* Exercise objective *
For the records below, please print exactly and only the lines from the one with "Fall Cemetery Vase" down to the one with "Anti lost alarm", both ends included, omitting the pictures.

* Supplied data *

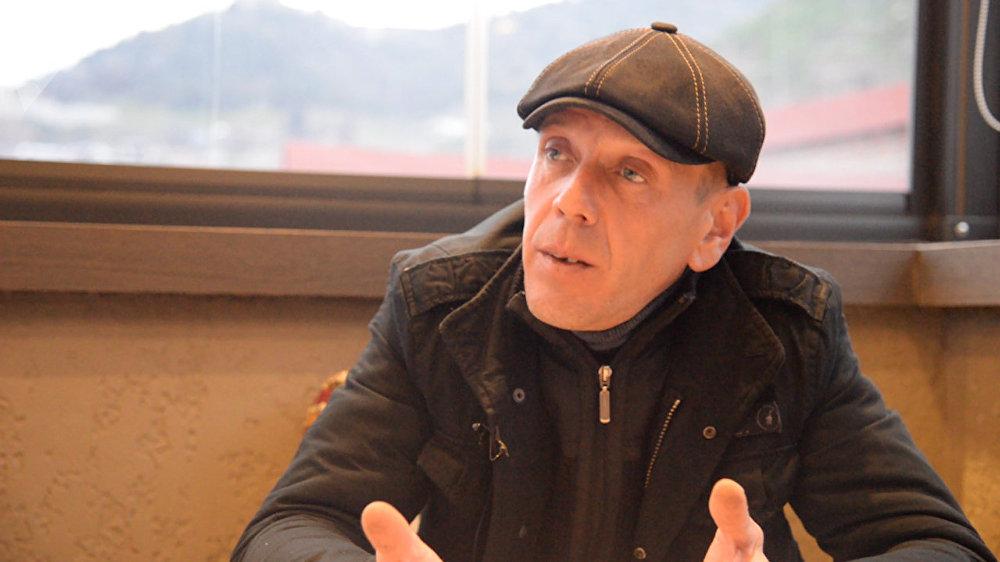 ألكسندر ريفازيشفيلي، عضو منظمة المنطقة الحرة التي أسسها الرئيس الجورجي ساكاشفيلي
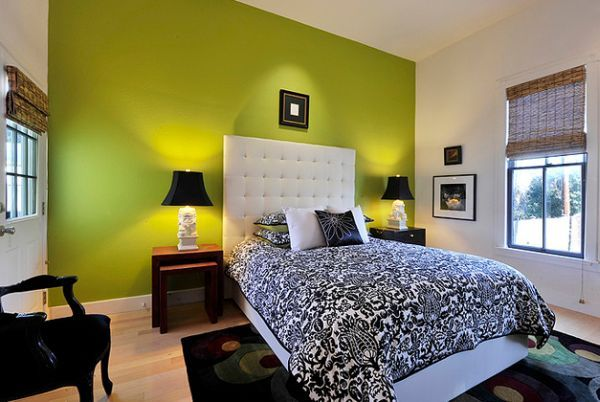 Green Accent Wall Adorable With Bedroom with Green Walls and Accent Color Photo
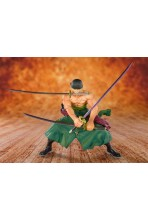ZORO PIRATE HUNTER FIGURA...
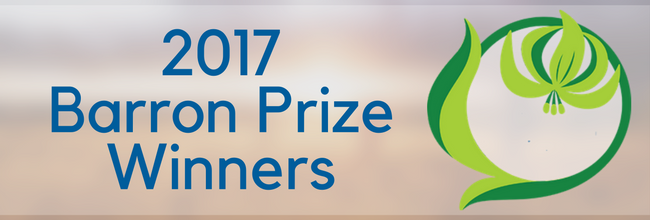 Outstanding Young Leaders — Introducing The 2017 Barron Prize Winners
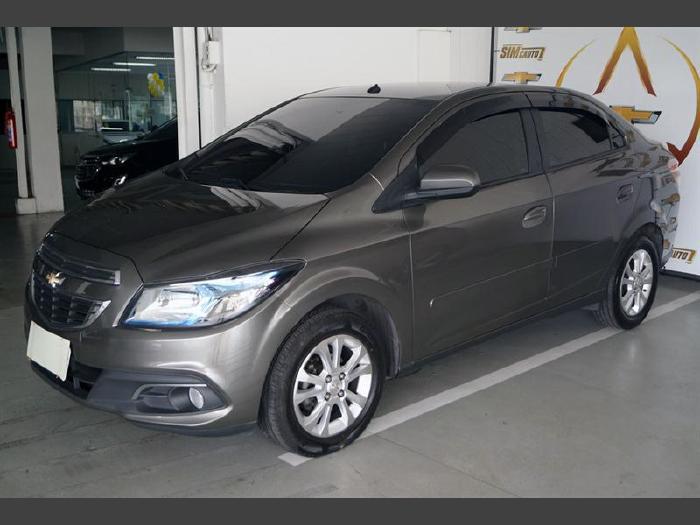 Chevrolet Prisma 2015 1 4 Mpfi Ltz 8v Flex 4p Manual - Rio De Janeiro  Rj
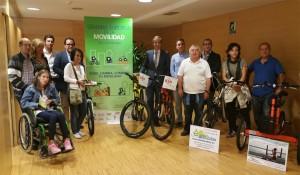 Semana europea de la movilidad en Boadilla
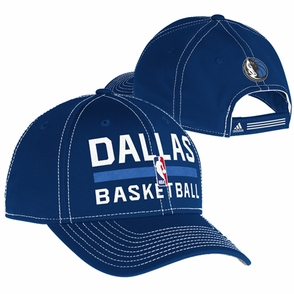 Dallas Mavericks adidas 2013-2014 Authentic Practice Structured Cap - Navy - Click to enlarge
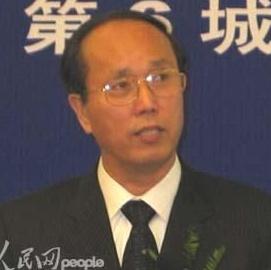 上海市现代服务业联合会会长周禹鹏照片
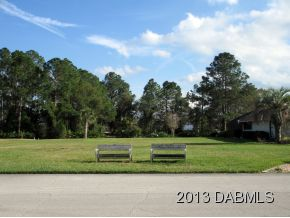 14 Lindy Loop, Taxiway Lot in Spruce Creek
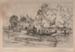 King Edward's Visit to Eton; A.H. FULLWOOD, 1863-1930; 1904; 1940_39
==
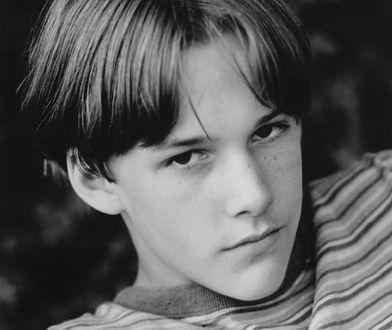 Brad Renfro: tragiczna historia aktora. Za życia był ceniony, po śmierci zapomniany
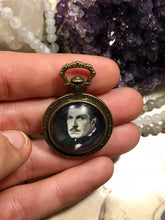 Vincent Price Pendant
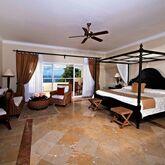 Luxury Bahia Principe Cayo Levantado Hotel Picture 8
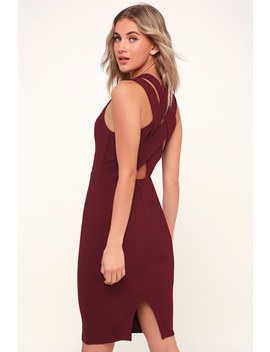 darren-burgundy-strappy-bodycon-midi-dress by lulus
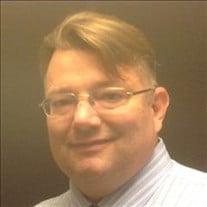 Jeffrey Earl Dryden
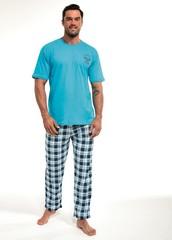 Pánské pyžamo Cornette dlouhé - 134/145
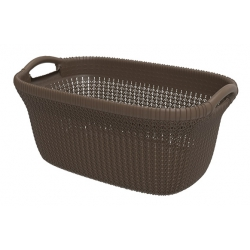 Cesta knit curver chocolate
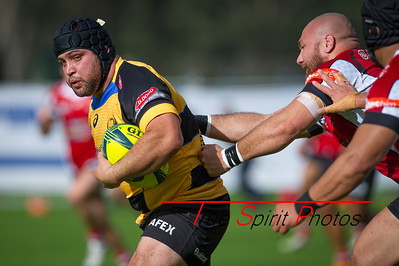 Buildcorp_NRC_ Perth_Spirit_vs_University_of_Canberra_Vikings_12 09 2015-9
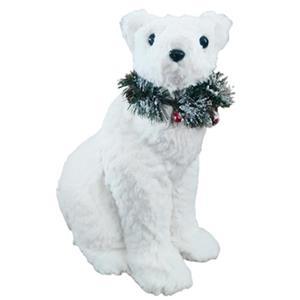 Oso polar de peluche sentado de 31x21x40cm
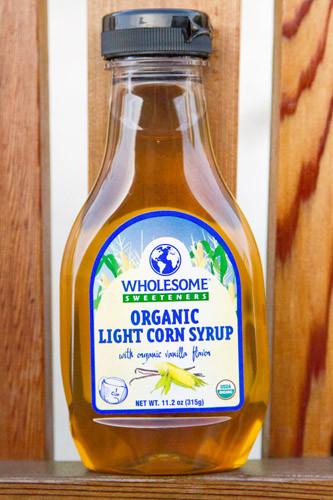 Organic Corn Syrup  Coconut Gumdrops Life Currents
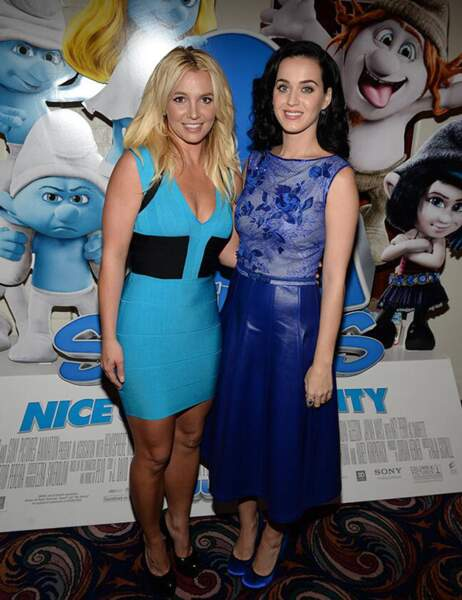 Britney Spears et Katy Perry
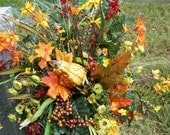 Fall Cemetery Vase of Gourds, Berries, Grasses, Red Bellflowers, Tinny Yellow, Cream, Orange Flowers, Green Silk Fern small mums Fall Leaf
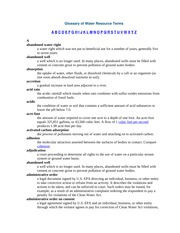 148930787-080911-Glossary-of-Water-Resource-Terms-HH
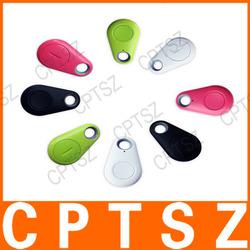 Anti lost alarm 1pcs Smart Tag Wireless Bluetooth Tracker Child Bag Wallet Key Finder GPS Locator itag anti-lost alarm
---
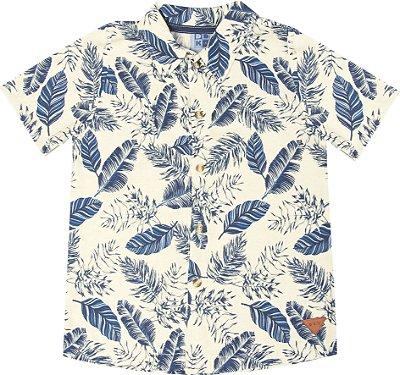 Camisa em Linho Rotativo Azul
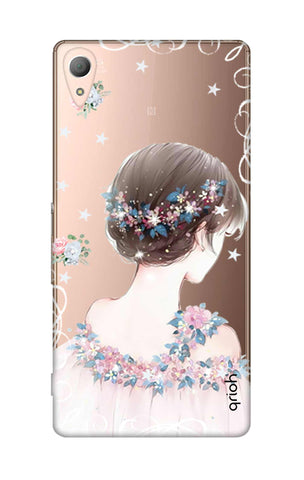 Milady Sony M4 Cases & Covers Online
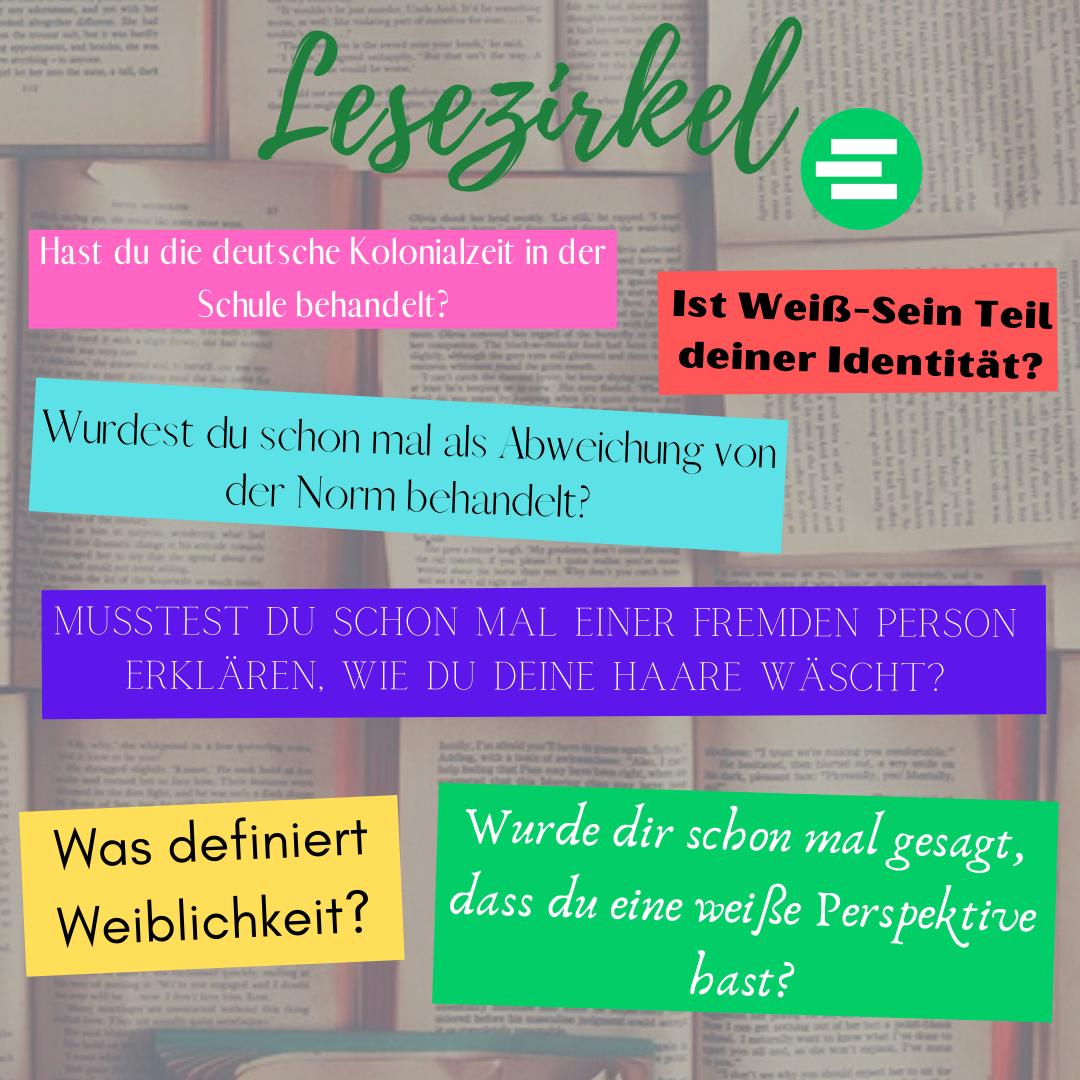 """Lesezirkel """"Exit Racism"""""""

* Output *
 Fall Cemetery Vase of Gourds, Berries, Grasses, Red Bellflowers, Tinny Yellow, Cream, Orange Flowers, Green Silk Fern small mums Fall Leaf
 148930787-080911-Glossary-of-Water-Resource-Terms-HH
 Anti lost alarm 1pcs Smart Tag Wireless Bluetooth Tracker Child Bag Wallet Key Finder GPS Locator itag anti-lost alarm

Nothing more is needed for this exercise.